Ada banyak lagi restoran cepat saji yang mirip-mirip KFC. Saya bukanlah penggemar A&W, namun bilamana saya ke Batam, terkadang saya menyempatkan diri ke sana untuk menikmati segelas sarsi yang disajikan dengan es krim mengapung di atasnya. Restoran lainnya, Texas Chicken, juga telah lama beredar. Ini juga bukan favorit saya, tapi saya terkadang makan siang bersama teman saya Bernard di cabang Star Vista. Popeyes, nama yang baru saya kenal setelah pindah ke Singapura, menyajikan biskuit yang cukup saya sukai. Baru-baru ini saya ingin mencicipinya lagi (saya selalu mengira bahwa terakhir kali saya makan di Popeyes adalah setelah saya menonton Edge of Tomorrow yang dibintangi Tom Cruise dan dirilis di tahun 2014, tapi aplikasi Swarm menunjukkan bahwa saya masih ke sana di tahun 2016). Lantas saya pun mampir setelah gereja bersama putri sulung saya. Awalnya dia protes karena tidak pernah mendengar tentang Popeyes, tapi setelah dicoba, ternyata dia pun menyukainya.  

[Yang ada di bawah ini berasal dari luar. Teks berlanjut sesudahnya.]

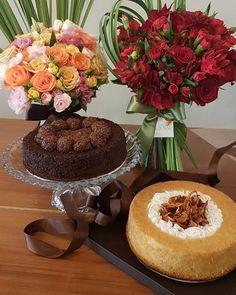 Bolo  Bouquet R$16000 - encomendas até sexta... um presente lindo e delicioso bolo da @lianamachadorangel e flores @pennoflores ... dois sabores e cores para as flores. 982827740 #avidarealemaisgostosa #studiopennoflores #penno #pennoflores #bolo #presente #diadasmaes #paramamães #mimos #flores #flowers #amomeutrabalho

Selain nama-nama yang telah disebutkan di atas, masih ada lagi yang lain, yang tidak berasal dari Amerika. Saya baru mengetahui bahwa 4FINGERS ternyata berasal dari Singapura. Awalnya saya kira dari Korea Selatan. Bumbu dan kecap sangat terasa di kulit ayam gorengnya, tapi dagingnya terasa agak hambar. Pilihan lain yang lebih enak namun mungkin tidak begitu terkenal adalah menu nasi tahu. Kemudian ada lagi yang namanya Marybrown dari Malaysia, yang ternyata juga memiliki cabang di Singapura. Seingat saya, terakhir kali saya menjajal Marybrown adalah di Bandara Senai, ketika saya dan Swee Hin bertualang dari Johor Bahru ke Kota Kinabalu. Satu lagi yang sangat layak untuk disebutkan adalah Jollibee, kebanggaan Filipina. Saya mampir di sana saat berada di Manila dan Cebu. Suatu ketika, saya membaca artikel yang mengatakan bahwa ayam goreng Jollibee lebih mantap dari KFC. Ketika saya makan di Lucky Plaza, saya harus mengakui kebenaran berita tersebut. Daging ayamnya lebih menyerap bumbu sehingga lebih kelezatannya lebih terasa.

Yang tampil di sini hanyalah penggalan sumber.